ICO North America secures revolver, convertibles forbearances; both require restructuring plan

By Caroline Salls

Pittsburgh, May 4 - ICO Global Communications (Holdings) Ltd. subsidiary ICO North America, Inc. has entered into a second forbearance agreement under which the lenders on its amended and restated revolving credit agreement have agreed not to act on a payment default through May 15, according to an 8-K filed with the Securities and Exchange Commission.

The subsidiary has also secured a payment default forbearance agreement from the holder of its 7.5% convertible notes due Aug. 15, 2009.

Under the subsidiary's first revolver forbearance agreement, the forbearance period was scheduled to terminate on May 1.

However, ICO North America told the lenders that it would not repay the revolver in full on May 1, which triggered an event of default.
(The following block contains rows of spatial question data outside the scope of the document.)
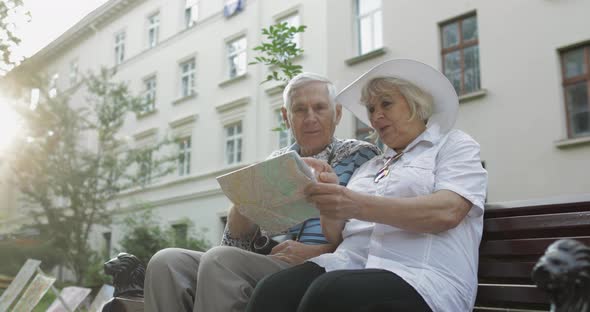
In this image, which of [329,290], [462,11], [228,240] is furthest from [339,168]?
[462,11]

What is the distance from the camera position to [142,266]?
3.63 metres

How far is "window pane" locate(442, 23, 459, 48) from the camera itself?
14055 millimetres

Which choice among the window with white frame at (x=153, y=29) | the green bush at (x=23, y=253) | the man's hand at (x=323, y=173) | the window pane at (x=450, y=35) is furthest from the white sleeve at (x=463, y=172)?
the window with white frame at (x=153, y=29)

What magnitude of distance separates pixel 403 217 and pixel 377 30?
13908 millimetres

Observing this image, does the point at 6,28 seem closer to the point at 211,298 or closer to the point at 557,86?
the point at 557,86

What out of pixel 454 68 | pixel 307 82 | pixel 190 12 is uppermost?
pixel 190 12

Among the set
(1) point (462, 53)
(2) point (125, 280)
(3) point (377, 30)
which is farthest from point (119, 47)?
(2) point (125, 280)

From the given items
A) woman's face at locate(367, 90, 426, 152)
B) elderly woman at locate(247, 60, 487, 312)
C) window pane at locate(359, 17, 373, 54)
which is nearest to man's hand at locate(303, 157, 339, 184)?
elderly woman at locate(247, 60, 487, 312)

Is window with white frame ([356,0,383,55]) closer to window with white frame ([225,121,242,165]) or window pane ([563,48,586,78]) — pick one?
window pane ([563,48,586,78])

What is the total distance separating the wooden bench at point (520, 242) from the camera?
2.31 m

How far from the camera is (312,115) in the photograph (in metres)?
3.36

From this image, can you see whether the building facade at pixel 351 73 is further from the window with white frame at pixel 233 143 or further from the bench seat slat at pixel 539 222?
the bench seat slat at pixel 539 222

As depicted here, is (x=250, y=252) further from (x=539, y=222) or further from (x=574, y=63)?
(x=574, y=63)

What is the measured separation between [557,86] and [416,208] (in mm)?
10713
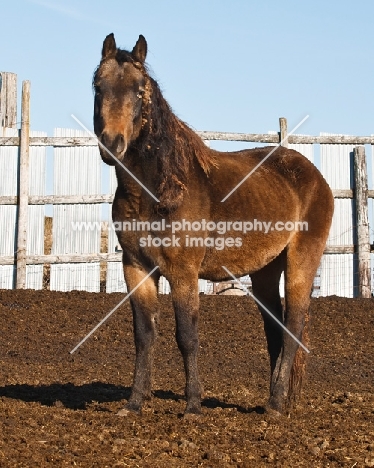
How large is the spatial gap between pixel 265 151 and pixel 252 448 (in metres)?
3.10

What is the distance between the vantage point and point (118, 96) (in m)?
5.57

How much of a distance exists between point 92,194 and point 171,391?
20.2 feet

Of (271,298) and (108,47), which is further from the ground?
(108,47)

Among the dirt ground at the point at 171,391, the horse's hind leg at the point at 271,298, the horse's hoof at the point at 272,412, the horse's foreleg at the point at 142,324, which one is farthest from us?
the horse's hind leg at the point at 271,298

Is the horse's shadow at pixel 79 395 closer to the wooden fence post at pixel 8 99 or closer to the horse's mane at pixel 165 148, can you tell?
the horse's mane at pixel 165 148

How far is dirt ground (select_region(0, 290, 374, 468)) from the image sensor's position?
4.89 metres

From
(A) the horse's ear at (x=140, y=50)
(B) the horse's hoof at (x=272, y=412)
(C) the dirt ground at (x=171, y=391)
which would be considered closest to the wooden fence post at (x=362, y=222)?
(C) the dirt ground at (x=171, y=391)

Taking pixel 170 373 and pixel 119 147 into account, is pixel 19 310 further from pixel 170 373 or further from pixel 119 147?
pixel 119 147

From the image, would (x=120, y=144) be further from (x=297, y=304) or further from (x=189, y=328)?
(x=297, y=304)

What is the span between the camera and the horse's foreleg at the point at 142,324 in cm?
615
According to the 8-K, the second forbearance period can be extended to June 5 if a forbearance extension date has occurred. The forbearance extension date is the earlier of the date on which ICO North America enters into a margin loan agreement secured by auction-rate securities held by the subsidiary or the date on which ICO North America obtains a commitment letter for replacement financing.

Forbearance consideration

In exchange for the second forbearance, ICO North America will pay a fee equal to 1.25% of the existing principal under the credit agreement, and the interest rate has been increased to 16%.

ICO North America and the subsidiary guarantors have agreed to use all of the proceeds received from any sale of auction-rate securities or any net cash proceeds from any asset sale, debt issuance or ICO North America equity issuance to repay the revolver obligations.

In addition, ICO North America must meet a number of forbearance agreement closing conditions, including securing a senior notes forbearance executed by the required percentage of the holders of ICO North America's convertible senior secured notes.

Restructuring condition

ICO said the subsidiary has agreed to try to obtain an ARS margin facility and a credit agreement replacement facility, as well as to present a restructuring plan for its business and a plan to repay the loans.

The plan could include an equity investment from an affiliate or third party, a refinancing or a sale of assets, according to the filing.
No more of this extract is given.